[Extract start]
Posted by rxin <gi...@git.apache.org>.

Github user rxin commented on a diff in the pull request:

    https://github.com/apache/spark/pull/369#discussion_r12554704
  
    --- Diff: core/src/test/scala/org/apache/spark/rdd/RDDSuite.scala ---
    @@ -541,6 +543,46 @@ class RDDSuite extends FunSuite with SharedSparkContext {
         }
       }
     
    +  test("sortByKey") {
    +    val data = sc.parallelize(Seq("5|50|A","4|60|C", "6|40|B"))
    +
    +    val col1 = Array("4|60|C", "5|50|A", "6|40|B")
    +    val col2 = Array("6|40|B", "5|50|A", "4|60|C")
    +    val col3 = Array("5|50|A", "6|40|B", "4|60|C")
    +
    +    assert(data.sortBy(_.split("\\|")(0)).collect === col1)
    --- End diff --
    
    mind adding parenthesis to all the collect's? 


---
If your project is set up for it, you can reply to this email and have your
reply appear on GitHub as well. If your project does not have this feature
enabled and wishes so, or if the feature is enabled but not working, please
contact infrastructure at infrastructure@apache.org or file a JIRA ticket
with INFRA.
---

[GitHub] spark pull request: SPARK-1063 Add .sortBy(f) method on RDD

Posted by rxin <gi...@git.apache.org>.

Github user rxin commented on a diff in the pull request:

    https://github.com/apache/spark/pull/369#discussion_r12621775
  
    --- Diff: core/src/test/scala/org/apache/spark/rdd/RDDSuite.scala ---
    @@ -541,14 +543,64 @@ class RDDSuite extends FunSuite with SharedSparkContext {
         }
       }
     
    +  test("sortByKey") {
    +    val data = sc.parallelize(Seq("5|50|A","4|60|C", "6|40|B"))
    +
    +    val col1 = Array("4|60|C", "5|50|A", "6|40|B")
    +    val col2 = Array("6|40|B", "5|50|A", "4|60|C")
    +    val col3 = Array("5|50|A", "6|40|B", "4|60|C")
    +
    +    assert(data.sortBy(_.split("\\|")(0)).collect() === col1)
    +    assert(data.sortBy(_.split("\\|")(1)).collect() === col2)
    +    assert(data.sortBy(_.split("\\|")(2)).collect() === col3)
    +  }
    +
    +  test("sortByKey ascending parameter") {
    +    val data = sc.parallelize(Seq("5|50|A","4|60|C", "6|40|B"))
[Extract end]
- Prompt A
Print the part of the review thread starting at "mind adding parenthesis" and ending at "with INFRA.".
- Prompt B
According to the review thread, when does a reply to the email also show up on GitHub, and whom should someone contact if that feature is enabled but not working? Answer in one to three sentences.
- Prompt C
Mark each statement as yes or no depending on whether it agrees with the review thread, and quote the words from the review thread that decide it.
(i) The first comment asks for parentheses to be removed from the collect calls.
(ii) The pull request adds a sortBy method on RDD.
(iii) In the second diff, the "sortByKey" test ends with three assertions.
[Data block start]
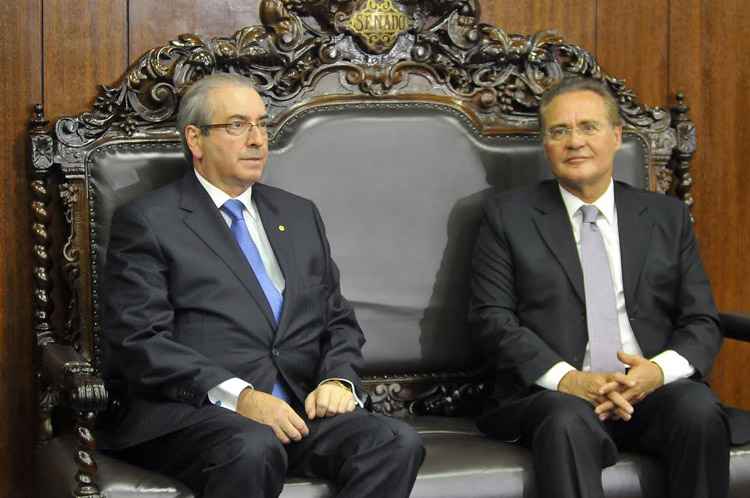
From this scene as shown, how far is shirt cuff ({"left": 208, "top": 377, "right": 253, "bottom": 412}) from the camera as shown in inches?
121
[Data block end]
- Final result A
mind adding parenthesis to all the collect's? 


---
If your project is set up for it, you can reply to this email and have your
reply appear on GitHub as well. If your project does not have this feature
enabled and wishes so, or if the feature is enabled but not working, please
contact infrastructure at infrastructure@apache.org or file a JIRA ticket
with INFRA.

- Final result B
A reply to the email also appears on GitHub if the project is set up for it. If the feature is enabled but not working, the person should contact infrastructure at infrastructure@apache.org or file a JIRA ticket with INFRA.

- Final result C
(i) No: "mind adding parenthesis to all the collect's?"
(ii) Yes: "SPARK-1063 Add .sortBy(f) method on RDD"
(iii) Yes: "assert(data.sortBy(_.split("\\|")(0)).collect() === col1)", "assert(data.sortBy(_.split("\\|")(1)).collect() === col2)" and "assert(data.sortBy(_.split("\\|")(2)).collect() === col3)"